Tapi, saat Cacat membuka pintu kamar, suara Faza langsung menggema, menghentikan langkahnya di ambang pintu.
"Kemari...," perintah Faza singkat, datar, namun begitu dingin. Suaranya seperti embun beku yang merayap ke tulang punggung. Caca menoleh dan menelan ludah pelan sebelum membalikkan badan dan berjalan ke arahnya.
"Duduk..." titah Faza terdengar dingin.
"Iya, Pak... ada apa?" tanya Caca dengan suara pelan, mencoba tetap tenang meski hatinya berdebar tak karuan.
"Kamu itu sudah jadi istri. Apa pantas makan berduaan dengan pria lain? Dan jelas-jelas dia sahabat saya? Apa kamu sengaja mau tebar pesona? membuktikan jika kamu bisa menaklukkan dosenmu...?" Suara Faza semakin tajam, seperti belati yang menyasar langsung ke uluh hati Caca.
Dada Caca terasa sesak mendengar tuduhan Faza. "Tebar pesona? Apakah dia serius dengan perkataannya itu? "hem...Istri...?" Caca mengulangi kata itu dalam hati, seperti tidak percaya. Kata-katanya membuat mata Caca terasa panas.

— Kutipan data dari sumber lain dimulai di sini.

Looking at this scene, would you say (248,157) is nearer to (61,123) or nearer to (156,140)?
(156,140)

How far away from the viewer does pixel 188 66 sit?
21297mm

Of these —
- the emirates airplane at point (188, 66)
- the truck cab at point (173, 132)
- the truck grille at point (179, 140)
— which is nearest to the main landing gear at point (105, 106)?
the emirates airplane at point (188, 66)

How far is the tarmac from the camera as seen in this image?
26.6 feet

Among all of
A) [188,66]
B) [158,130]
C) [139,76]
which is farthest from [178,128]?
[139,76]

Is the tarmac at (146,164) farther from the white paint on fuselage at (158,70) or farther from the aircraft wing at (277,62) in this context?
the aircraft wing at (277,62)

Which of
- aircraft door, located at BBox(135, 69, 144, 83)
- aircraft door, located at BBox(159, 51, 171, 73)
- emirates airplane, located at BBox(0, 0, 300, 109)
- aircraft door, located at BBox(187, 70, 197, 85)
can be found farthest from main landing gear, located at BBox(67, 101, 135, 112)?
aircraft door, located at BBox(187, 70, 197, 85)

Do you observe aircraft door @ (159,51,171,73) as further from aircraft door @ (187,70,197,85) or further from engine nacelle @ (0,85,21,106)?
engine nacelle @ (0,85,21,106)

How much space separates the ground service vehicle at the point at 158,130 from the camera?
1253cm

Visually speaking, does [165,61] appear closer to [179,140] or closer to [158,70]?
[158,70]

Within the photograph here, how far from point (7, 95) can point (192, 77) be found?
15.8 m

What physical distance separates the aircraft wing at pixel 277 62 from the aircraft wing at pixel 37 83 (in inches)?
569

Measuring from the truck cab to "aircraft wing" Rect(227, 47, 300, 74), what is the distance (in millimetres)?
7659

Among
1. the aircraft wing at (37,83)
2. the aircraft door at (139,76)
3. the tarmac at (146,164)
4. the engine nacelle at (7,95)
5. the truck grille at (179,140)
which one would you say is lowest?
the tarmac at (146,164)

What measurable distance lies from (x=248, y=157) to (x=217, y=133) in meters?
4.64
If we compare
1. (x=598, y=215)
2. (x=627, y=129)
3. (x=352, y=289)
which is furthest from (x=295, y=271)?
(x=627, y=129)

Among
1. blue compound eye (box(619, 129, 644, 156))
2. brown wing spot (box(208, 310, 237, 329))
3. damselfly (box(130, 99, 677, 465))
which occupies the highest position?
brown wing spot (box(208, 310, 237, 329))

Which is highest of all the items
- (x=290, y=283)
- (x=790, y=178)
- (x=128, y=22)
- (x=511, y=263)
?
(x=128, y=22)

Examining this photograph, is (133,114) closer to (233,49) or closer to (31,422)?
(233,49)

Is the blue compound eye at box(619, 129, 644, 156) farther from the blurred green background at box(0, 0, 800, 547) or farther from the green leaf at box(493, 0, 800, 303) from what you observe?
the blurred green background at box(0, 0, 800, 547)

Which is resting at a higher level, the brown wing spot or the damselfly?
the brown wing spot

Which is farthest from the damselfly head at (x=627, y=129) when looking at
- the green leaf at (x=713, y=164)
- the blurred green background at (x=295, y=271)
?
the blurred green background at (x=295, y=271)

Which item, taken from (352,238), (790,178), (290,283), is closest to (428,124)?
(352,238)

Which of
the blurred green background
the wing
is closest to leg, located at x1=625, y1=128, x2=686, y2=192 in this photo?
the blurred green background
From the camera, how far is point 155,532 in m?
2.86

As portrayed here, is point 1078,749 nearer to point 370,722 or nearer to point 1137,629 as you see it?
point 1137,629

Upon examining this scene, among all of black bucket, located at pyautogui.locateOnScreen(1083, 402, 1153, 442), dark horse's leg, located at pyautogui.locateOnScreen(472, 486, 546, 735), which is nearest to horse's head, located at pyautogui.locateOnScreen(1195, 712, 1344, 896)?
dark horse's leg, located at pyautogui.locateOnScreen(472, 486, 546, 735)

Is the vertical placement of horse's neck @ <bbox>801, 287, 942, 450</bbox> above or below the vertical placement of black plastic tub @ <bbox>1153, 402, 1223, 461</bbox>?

"Heem..bahkan Dia berbicara tentang statusku sebagai istrinya, tetapi... bagaimana dengan dia?" tanya Caca dalam hati, yang terasa getir. "Lantas bagaimana dengan,dirinya? Hati dan pikirannya yang jelas-jelas tak pernah sepenuhnya berada di sini, bersamaku sebagai istrinya! Apakah status saja cukup baginya?, sementara sikap dan perhatianmu selalu melayang ke tempat lain?" batin Caca menarik napas, mencoba menguasai diri, namun rasa tersinggung itu tak bisa sepenuhnya Caca tenggelamkan.
Lantas dengan lantang Caca menyuarakan isi hatinya.
"Maaf Pak, saya tidak sedang tebar pesona, Saya hanya menghormati Pak Alfin sebagai dosen pembimbing saya. Apa salah saya berbuat begitu?" tanya.Caca tajam, mencoba membalas tatapannya yang terasa membakar.
"Tentu saja salah," jawab Faza dengan tegas. "Karena status kamu itu sebagai istri saya. Jadi, jangan samakan antara perasaan dengan status di hadapan Allah. Perasaan itu bisa berubah kapan saja. Tapi tanggung jawab saya sebagai suami tidak akan berubah, selagi saya masih menjadi suamimu." Kata-katanya begitu menusuk, seakan menegaskan bahwa dirinya hanyalah 'status,' tidak lebih.
Caca terkesiap, tak tahu harus tertawa atau menangis mendengar kalimat itu.
"Apakah ini yang disebut tanggung jawab,Pak...?" batin Caca menahan perih.
Sungguh sakit. Dengan perlakuan Faza yang dingin, kata-kata tanpa rasa, dan tuduhan tanpa dasar? Jika status itu segalanya, lalu di mana ruang untuk cinta dan rasa, untuk Caca? Hatinya bergemuruh, tapi Caca hanya menahan diri untuk tidak mengeluarkan satu patah kata pun lagi.